Dom Gotycki, Świątynia Sybilli i inne zabytki w parku Czartoryskich doczekają się remontu. Ponad 2,5 miliona zł wyłoży Instytut Uprawy Nawożenia i Gleboznawstwa i miasto. Reszta ma pochodzić z unijnych funduszy.
Dlatego na ostatniej sesji milion złotych na remonty zagwarantowali miejscy radni. Będzie to uzupełnienie własnego wkładu, jaki musi w konkursie przedstawić właściciel zabytków, czyli Instytut Uprawy, Nawożenia i Gleboznawstwa. Milion złotych zostanie przekazany w latach 2010 i 2011, ale tylko w sytuacji, gdy instytut zdobędzie dofinansowanie na remonty obiektów.
- Wniosek o unijne fundusze składamy 4 lipca - zapowiada prof. Seweryn Kukuła, dyrektor IUNG. - W sumie cały projekt opiewa na ok. 8,5 miliona złotych. Przy składaniu wniosku trzeba mieć 30 proc. wkładu własnego. Dlatego dziękujemy miastu, że w ten sposób nas wsparło i uzupełniło nasz wkład w inwestycję. Bez tego wsparcia mielibyśmy bardzo duże kłopoty - dodaje Kukuła.
Instytut, mimo że na co dzień zajmuje się wyłącznie pracą badawczą, sam również znalazł ok. 1,6 mln złotych na ten remont.
Rozstrzygnięcie konkursu organizowanego przez Urząd Marszałkowski może się odbyć do końca tego roku. Dlatego, jeśli IUNG pieniądze zdobędzie, prace powinny ruszyć w przyszłym roku.

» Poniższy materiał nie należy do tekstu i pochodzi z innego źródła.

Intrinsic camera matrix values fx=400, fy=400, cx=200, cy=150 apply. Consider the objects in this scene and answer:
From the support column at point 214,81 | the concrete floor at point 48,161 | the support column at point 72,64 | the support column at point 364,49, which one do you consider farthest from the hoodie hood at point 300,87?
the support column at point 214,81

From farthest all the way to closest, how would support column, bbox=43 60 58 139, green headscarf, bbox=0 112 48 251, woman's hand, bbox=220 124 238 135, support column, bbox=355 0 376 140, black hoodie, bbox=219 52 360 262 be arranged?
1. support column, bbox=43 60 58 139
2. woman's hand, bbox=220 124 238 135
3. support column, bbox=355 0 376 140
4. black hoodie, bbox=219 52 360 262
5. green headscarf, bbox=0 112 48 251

W ramach projektu instytut chce wyremontować Świątynię Sybilli, a poza tym Dom Gotycki, Domek Aleksandryjski oraz sale pałacowe: Rycerską, Gotycką, Kamienną i sień główną. W tej chwili legendarne parkowe zabytki są w kiepskim stanie. A w Domu Gotyckim najbardziej rzucają się w oczy napisy wykonane przez wandali.
W przyszłości budynki będą wykorzystywane przez nowo powstały oddział Muzeum Nadwiślańskiego - Muzeum Czartoryskich w Puławach. Po remoncie muszą spełniać odpowiednie wymogi. Tak by można tu było prezentować eksponaty ze zbiorów Muzeum Czartoryskich w Krakowie. Puławskie muzeum od pewnego czasu stara się o przekazanie w depozyt przynajmniej niewielkiej części zbiorów, które przed laty zbierała w Puławach księżna Izabela Czartoryska.